Beard said while a portion of her goal Saturday was to inspire kids, a large part of her role was simply to teach them the fundamentals necessary to swim at a high level.

“Even if it’s something that they’ve been told a hundred times by their coaches, it helps to hear from somebody different,” she said.

Karen Guyt, board vice-president of Olympic Aquatic Club, said Beard’s visit helped breathe fresh air into the kids’ swim season.

“In the spring they get into this funk,” Guyt said.

According to Guyt, her own daughter had decided this winter that she wanted to stop swimming. Her daughter attended Beard’s talk on Saturday, and when it ended she told her mom she’d like to think about starting up again.

Swimmers from age five and up train and compete with the aquatic club. Many of them practice five days a week all year-round. Senior group coach Greg Mercer admitted the training schedule can begin to drain on young swimmers.

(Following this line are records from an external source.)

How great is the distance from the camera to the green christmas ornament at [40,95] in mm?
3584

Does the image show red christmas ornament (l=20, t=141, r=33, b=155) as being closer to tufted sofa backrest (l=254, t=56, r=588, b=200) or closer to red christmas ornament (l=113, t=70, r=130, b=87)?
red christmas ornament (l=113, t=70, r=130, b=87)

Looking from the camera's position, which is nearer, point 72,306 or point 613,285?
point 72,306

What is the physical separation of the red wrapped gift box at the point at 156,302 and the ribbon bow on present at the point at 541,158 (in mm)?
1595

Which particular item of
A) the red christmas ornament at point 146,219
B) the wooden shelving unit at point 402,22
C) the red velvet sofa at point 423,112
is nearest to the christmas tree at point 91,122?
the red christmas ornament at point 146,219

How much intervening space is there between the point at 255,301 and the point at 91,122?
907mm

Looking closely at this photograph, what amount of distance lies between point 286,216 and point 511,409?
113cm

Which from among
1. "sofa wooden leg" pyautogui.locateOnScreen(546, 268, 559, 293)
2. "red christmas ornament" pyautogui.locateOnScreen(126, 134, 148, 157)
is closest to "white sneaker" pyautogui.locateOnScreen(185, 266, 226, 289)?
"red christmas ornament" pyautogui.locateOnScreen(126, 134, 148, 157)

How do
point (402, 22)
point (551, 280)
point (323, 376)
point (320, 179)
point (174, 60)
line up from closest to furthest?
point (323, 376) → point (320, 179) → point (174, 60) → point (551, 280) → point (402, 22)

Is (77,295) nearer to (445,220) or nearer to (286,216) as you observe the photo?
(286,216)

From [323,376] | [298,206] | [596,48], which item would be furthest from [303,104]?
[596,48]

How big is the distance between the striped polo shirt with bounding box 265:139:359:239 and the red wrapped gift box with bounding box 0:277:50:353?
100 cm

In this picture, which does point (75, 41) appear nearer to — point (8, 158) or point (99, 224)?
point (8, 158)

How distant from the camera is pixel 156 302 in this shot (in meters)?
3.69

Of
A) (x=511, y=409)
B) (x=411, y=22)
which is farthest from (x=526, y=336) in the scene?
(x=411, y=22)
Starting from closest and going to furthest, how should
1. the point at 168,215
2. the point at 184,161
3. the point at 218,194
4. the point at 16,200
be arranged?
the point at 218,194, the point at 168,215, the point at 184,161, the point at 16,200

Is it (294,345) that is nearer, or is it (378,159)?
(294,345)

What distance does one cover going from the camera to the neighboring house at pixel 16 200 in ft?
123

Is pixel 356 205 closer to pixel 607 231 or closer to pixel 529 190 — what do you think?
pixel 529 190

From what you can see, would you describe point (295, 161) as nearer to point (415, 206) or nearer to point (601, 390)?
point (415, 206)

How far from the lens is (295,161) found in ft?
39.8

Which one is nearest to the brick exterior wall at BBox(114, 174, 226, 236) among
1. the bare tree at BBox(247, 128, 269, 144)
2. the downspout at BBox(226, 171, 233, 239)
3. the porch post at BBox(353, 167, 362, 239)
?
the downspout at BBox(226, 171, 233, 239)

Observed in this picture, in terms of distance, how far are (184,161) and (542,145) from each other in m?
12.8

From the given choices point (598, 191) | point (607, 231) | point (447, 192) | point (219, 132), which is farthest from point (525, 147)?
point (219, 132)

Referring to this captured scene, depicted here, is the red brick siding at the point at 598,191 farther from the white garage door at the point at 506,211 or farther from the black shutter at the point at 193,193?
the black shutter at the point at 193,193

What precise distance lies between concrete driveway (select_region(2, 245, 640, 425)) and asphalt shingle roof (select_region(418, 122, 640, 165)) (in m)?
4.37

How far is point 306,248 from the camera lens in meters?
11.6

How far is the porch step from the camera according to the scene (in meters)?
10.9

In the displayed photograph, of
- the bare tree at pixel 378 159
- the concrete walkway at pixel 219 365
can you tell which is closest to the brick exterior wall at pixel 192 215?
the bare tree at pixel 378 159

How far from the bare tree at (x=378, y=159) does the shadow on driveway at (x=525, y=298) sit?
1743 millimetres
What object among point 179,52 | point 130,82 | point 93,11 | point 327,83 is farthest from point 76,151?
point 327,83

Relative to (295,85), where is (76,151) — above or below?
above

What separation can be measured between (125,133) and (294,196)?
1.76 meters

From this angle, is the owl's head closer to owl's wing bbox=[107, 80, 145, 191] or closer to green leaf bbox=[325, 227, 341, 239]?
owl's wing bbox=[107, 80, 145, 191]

“It can be a kind of grating sport sometimes,” Mercer said. “Having the kids see an Olympian, that puts a lot of love in the sport for them.”

Mercer said Amanda has influenced the team’s training even before her visit. Mercer said Taryn often talks shop with her sister and brings the result of those conversations to practice.

“I just met (Amanda) today,” Mercer said, “but she still influences what we do an a somewhat daily basis.”

Mercer grew up in Kitsap County, swimming in Port Orchard throughout his childhood. He swam competitively in Kitsap County around the same time as Nathan Adrian. Mercer said, while the swimming was already competitive at that time, he thinks Kitsap swimming has come a long way in recent years.

“The teams are bigger and overall on a wide scale I think the kids are faster,” Mercer said.

Guyt also spoke confidently of the talent in Kitsap County.

We have a lot of Olympic-calibre swimmers,” Guyt said. “Maybe because it’s cold and wet and rainy and it’s something you can do year-round.”

Beard said the level of talent in western Washington and Kitsap County is a strange but telling phenomenon.

“I think it’s unusual,” Beard said. “Washington is doing something right.”